She knew him too well not to be aware that his mood could be temporary. She was grateful for the gestures of tenderness, the quick kiss on the lips, the hand at her waist, but she protected herself instinctively against disappointment and at the same time protected her children, especially the boy, who was more fragile and also closer to her, with a more excitable imagination: now, at the pond’s edge, he talked to his sister about traveling to America on ocean liners or airplanes, made exaggerated gestures with his arms to suggest the size of things, the Empire State Building, the Statue of Liberty.
“I have to consult with Negrín first. And I have to see what they offer and how long I’ll have to stay. However it turns out, you’ll all come with me.”
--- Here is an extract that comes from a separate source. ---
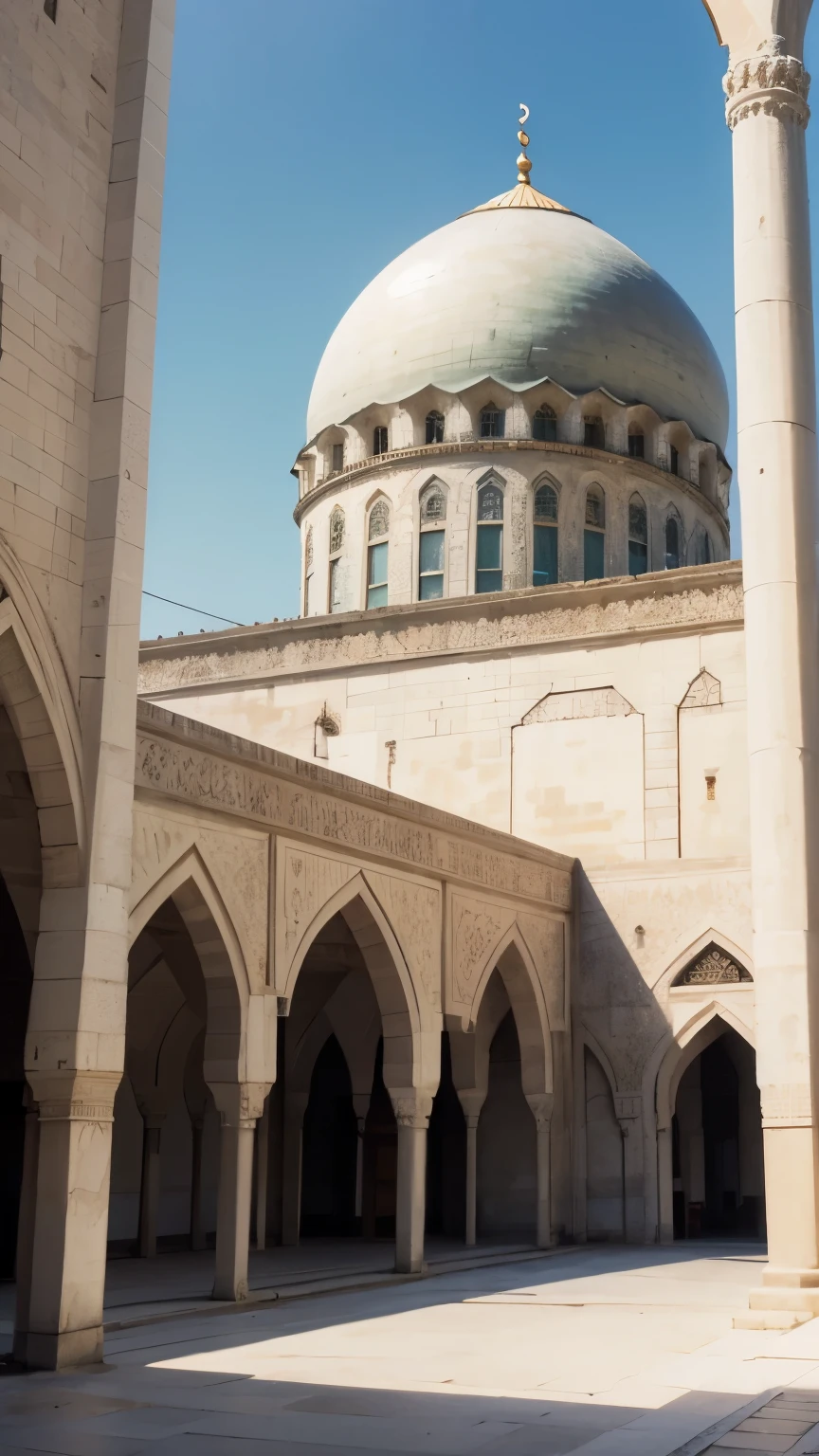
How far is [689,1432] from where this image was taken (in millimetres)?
5965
But Adela detected a touch of insincerity in his voice, though he himself didn’t know he wasn’t telling the whole truth. Now he was in the two worlds, two simultaneous times, yesterday afternoon with Judith and today with Adela and the children, in the dim light of the bar at the Florida and in the comfortable sun at the edge of the pond, smelling rockrose and thyme and resin, not divided but duplicated, ablaze with love and at the same time settled into the solid routine he’d constructed over the years, which that afternoon reached a kind of visual plenitude, like a completed painting, like the maturation of the last fruits of October, pomegranates and quince, yellow squash, persimmons, bursting golden grapes in the garden. He had so little experience, or so little capacity for real introspection, he didn’t imagine the guilt and anguish lying in wait; he didn’t even ask himself what Judith Biely might be feeling. She didn’t exist for him in an autonomous, complete way but only as a projection of his own desire.
“What are you thinking about?”
“Nothing, work.”
“You seemed to be in another world.”
“Perhaps I ought to go back to Madrid tomorrow afternoon.”
“You promised the children we’d drive back together early on Monday.”
“If I go back, it’s not on a whim.”
“Don’t tell them you’ll take them to America if you’re not going to do it. Don’t make promises you know you won’t keep.”
“And you, would you like to make the trip?”
“What I’d like is never to be separated from you. Where we are doesn’t matter.”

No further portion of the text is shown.